I am learning the basics of quantum computing using Qiskit and I encountered a problem when I tried to solve some of our course exercises. I feel like I am missing an invisible step, the step from mathematical notation to the quantum circuit.
I am familiar with the Dirac notation and the matrices of the quantum gates, and how they transform the inputs. I can understand for instance how to achieve the effect of a Toffoli gate while only using two-qubit gates. However the problem arises when I try to encode a mathematical transformation into quantum gates. Let's start simple:
When I first learned about a CNOT gate I understood the effect, and therefore the conclusion that it was the quantum version of XOR did not surprise me that much.
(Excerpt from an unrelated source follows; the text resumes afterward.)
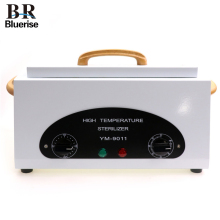 BLUERISE Autoclave Sterilizer For Nail Salon 300W High Temperature Sterilizer Machine Cabinet Nail Beauty Salon Spa Dental Tools(China)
It just seemed a handy side-effect. Hence I can encode $$|y⟩_1|x⟩_0→|x⊕y⟩_1|x⟩_0$$ by a CNOT gate.
qc = QuantumCircuit(q)
qc.cx(0,1)
Then I got an exercise to build a half adder: $$|z⟩_2|y⟩_1|x⟩_0→|z⊕xy⟩_2|x⊕y⟩_1|x⟩_0$$ This confused me a lot because I do not now how to encode the AND part. Hence even this $$|z⟩_2|y⟩_1|x⟩_0→|xy⟩_2|y⟩_1|x⟩_0$$ I would not know. Luckily the book walks over the 'adding' part of the half-adder, which is when I learned that a Toffoli gate would do the job.
qc = QuantumCircuit(3)
qc.ccx(0, 1, 2)
qc.cx(0, 1)
I hope you can see the step I am missing: I know 'tricks' for some solutions, but I don't know how to encode a general mathematical transformation. Hence I was baffled when I was asked about unitary function encoding, and to encode the following,
$$U:|y⟩|x⟩↦|f(x)+y \mod 2^m⟩|x⟩$$
where $f$ is an arbitrary boolean function $f:\{0,1\}^n↦\{0,1\}^m$. I had NO clue how to approach this.
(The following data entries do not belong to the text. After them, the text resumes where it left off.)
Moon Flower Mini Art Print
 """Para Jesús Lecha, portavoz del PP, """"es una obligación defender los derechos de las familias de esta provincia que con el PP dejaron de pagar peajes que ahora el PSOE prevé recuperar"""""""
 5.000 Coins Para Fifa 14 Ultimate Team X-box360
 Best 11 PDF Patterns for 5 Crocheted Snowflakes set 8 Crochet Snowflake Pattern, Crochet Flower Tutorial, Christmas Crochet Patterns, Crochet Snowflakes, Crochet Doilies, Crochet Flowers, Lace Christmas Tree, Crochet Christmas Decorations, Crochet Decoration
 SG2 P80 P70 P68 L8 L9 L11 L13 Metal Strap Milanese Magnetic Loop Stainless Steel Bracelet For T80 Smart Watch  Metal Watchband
Therefore my question is the following. How do I encode an arbitrary mathematical expression like I have given above to a quantum circuit? Most importantly: What are the general steps you take when you approach a problem like this? Right now this might seem like simple questions, but I need to understand this to be able to solve the (to me) much harder questions later in the book.
If anything is unclear I am happy to clarify.